Despite the slip in approval, many more people surveyed in the latest poll expressed satisfaction with their lives than those asked in 1991.
In Poland, for instance, 44 percent said they were satisfied this year, compared with 12 percent in 1991. In other countries the change was less marked. In Bulgaria and Hungary, just 15 percent of people polled this year said they were satisfied, compared with 4 percent and 8 percent, respectively, in 1991.
Paradoxically, a majority of respondents in many countries that reflected this boost in satisfaction also said that people were worse off than under communism. In Ukraine 62 percent of those polled judged their people worse off. In Russia, 45 percent said people were worse off versus 33 percent who said they were better.
Only in the Czech Republic and Poland did a majority of respondents say the people were better off since the transition from communism.
Most of the countries polled revealed small differences in 1991 between generations in respondents’ satisfaction with life. For instance, 13 percent of Poles aged 18 to 29 in 1991 said they were satisfied with life versus 15 percent of those over 65.

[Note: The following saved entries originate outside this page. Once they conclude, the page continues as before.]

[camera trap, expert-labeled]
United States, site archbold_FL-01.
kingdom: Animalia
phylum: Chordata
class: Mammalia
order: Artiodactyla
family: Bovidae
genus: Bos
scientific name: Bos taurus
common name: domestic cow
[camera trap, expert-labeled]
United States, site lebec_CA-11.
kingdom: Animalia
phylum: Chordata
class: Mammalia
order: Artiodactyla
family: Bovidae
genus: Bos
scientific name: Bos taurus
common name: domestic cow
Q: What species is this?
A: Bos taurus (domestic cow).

By 2009, polls of most countries showed a split between the generations. Half of young Poles in the new survey said they were satisfied, versus only 29 percent of those over 65.

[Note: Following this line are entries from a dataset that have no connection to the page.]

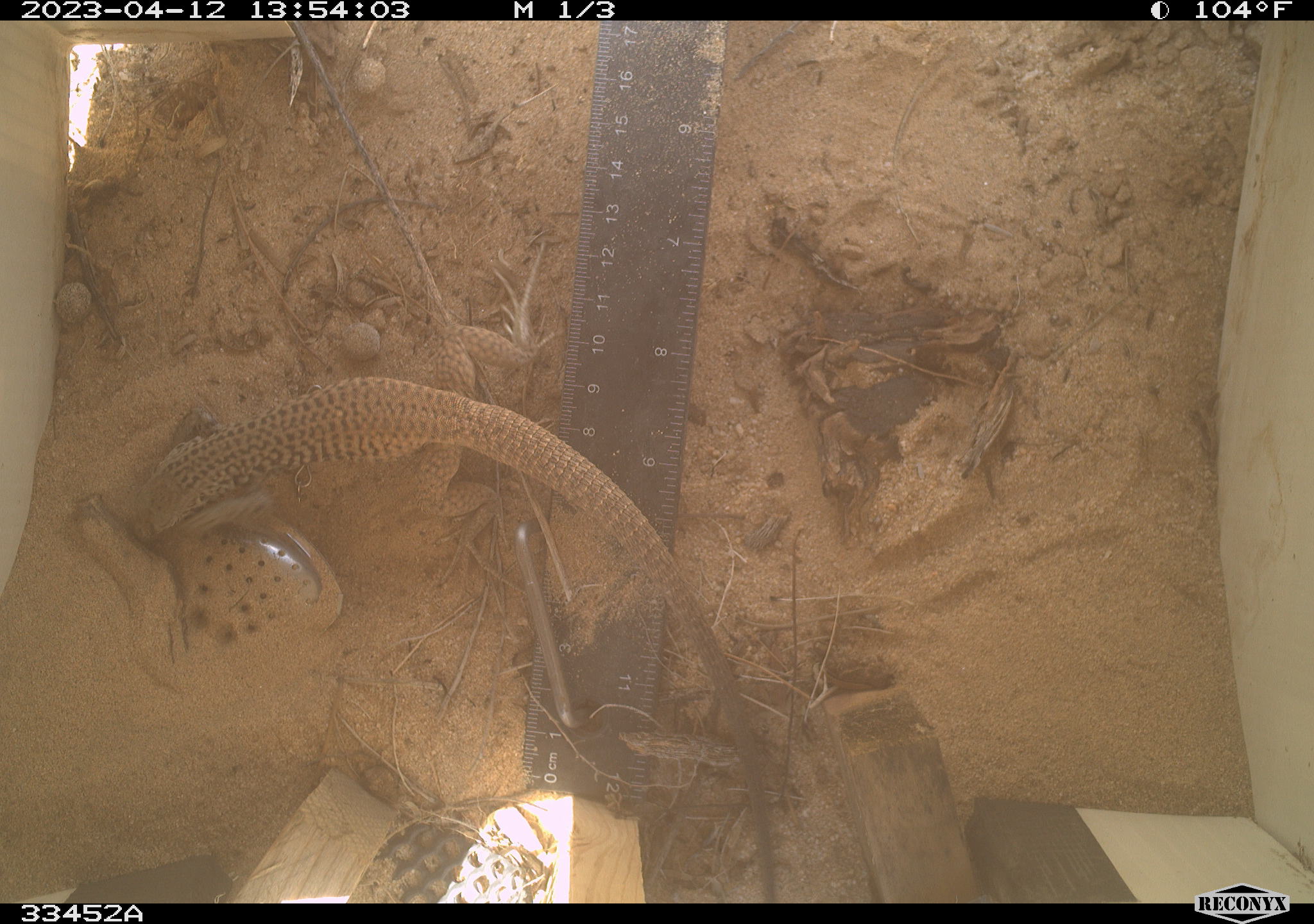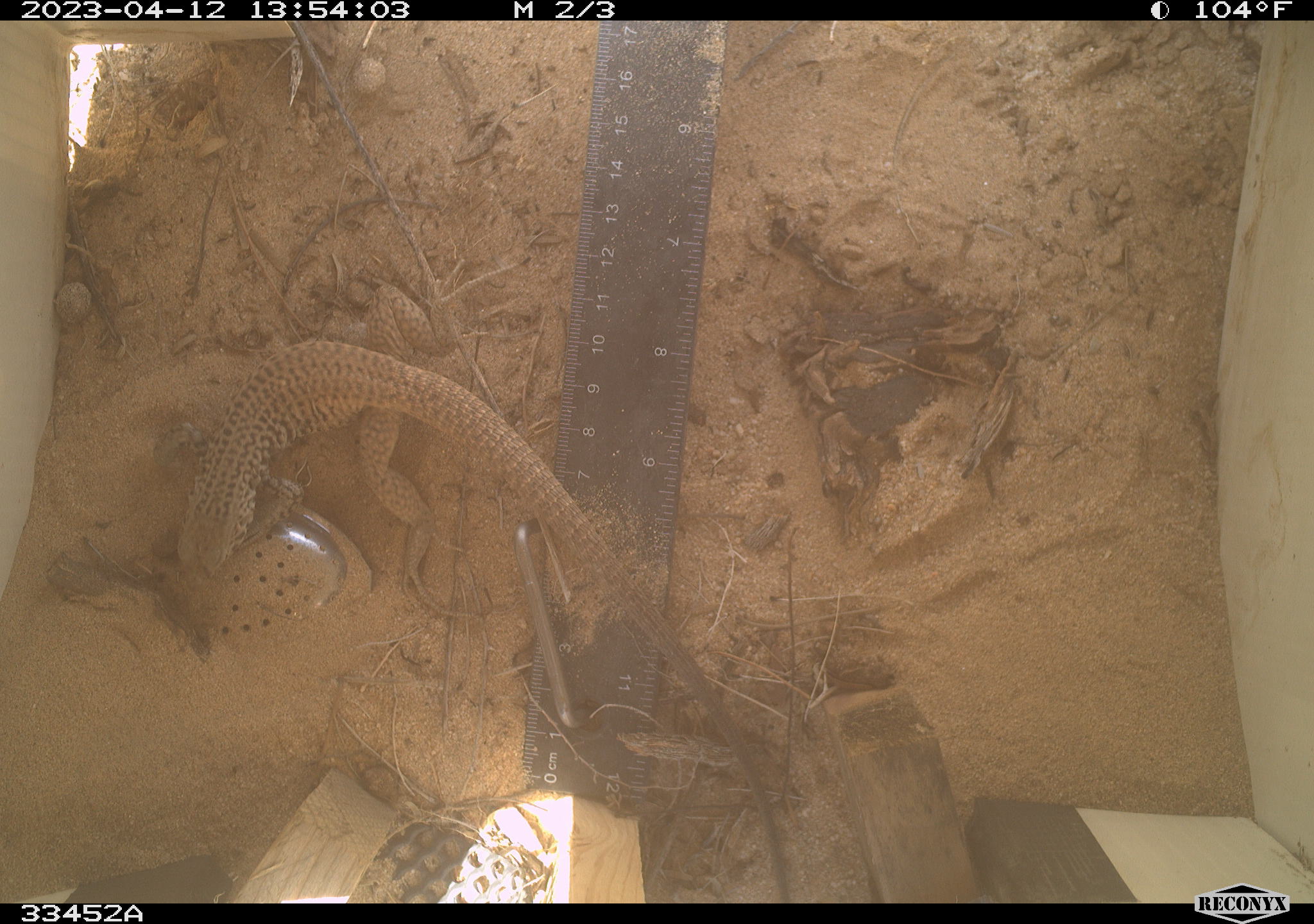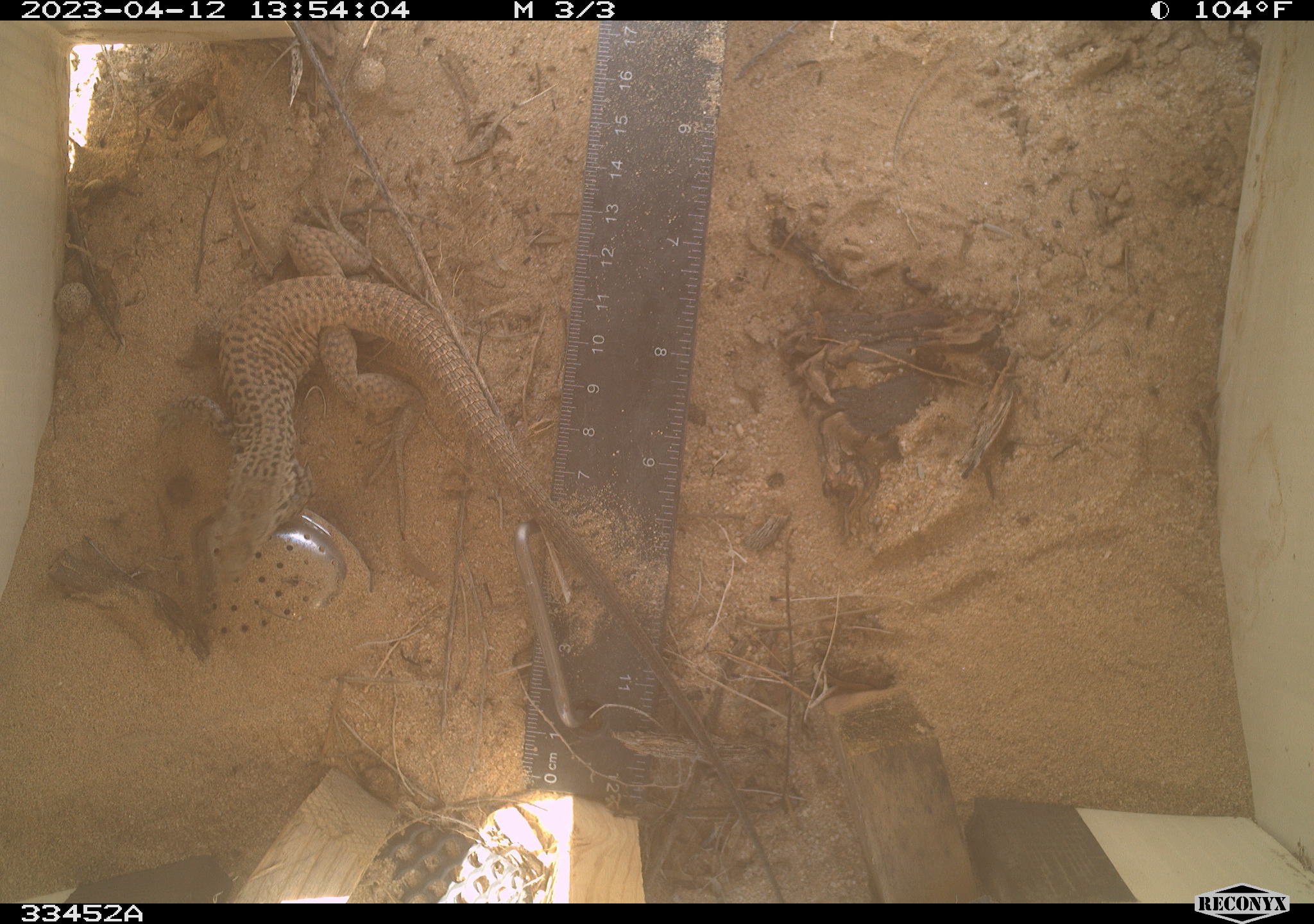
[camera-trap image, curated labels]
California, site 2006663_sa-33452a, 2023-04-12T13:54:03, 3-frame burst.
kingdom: Animalia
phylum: Chordata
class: Reptilia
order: Squamata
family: Teiidae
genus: Aspidoscelis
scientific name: Aspidoscelis tigris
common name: western whiptail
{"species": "western whiptail (Aspidoscelis tigris)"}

A similar generational gap was reflected in attitudes toward the shift from communism to capitalism and democracy. For instance, more than 60 percent of Russians aged 18 to 29 said they approved of the change to a multiparty system and to a market economy, while only 27 percent of those older than 60 approved of the shifts. A generational gap was reflected in all eight other countries polled.
The survey found a divergence among countries in how respondents view democratic principles. For instance, nearly two-thirds of Hungarians said freedom of speech was very important versus 37 percent of Russians. More than 60 percent of Bulgarians said honest elections were important, but only 39 percent of Lithuanians did.
The polls appear to illustrate a rise in nationalism in Russia. While only 26 percent of respondents in 1991 said Russia should be for Russians, 54 percent said the same in the recent poll. The two polls also saw a 10 percentage point rise to 47 percent of respondents who said it is natural for Russia to have an empire. Fifty-eight percent of Russians in the new poll agreed that it is a great misfortune that the Soviet Union no longer exists.
In other former communist countries, views on Russia’s current influence varied. Forty-six percent of Ukrainians and 45 percent of Bulgarians viewed Russian influence as good, compared with 18 percent in Poland and 15 percent in Hungary.
The latest survey was conducted Aug. 27 to Sept. 24 among 14,760 respondents in 14 countries, including Germany and 8 ex-communist countries in Europe.
The margin of error in the polls conducted in local languages varied between plus or minus 3.5 and 5 percentage points.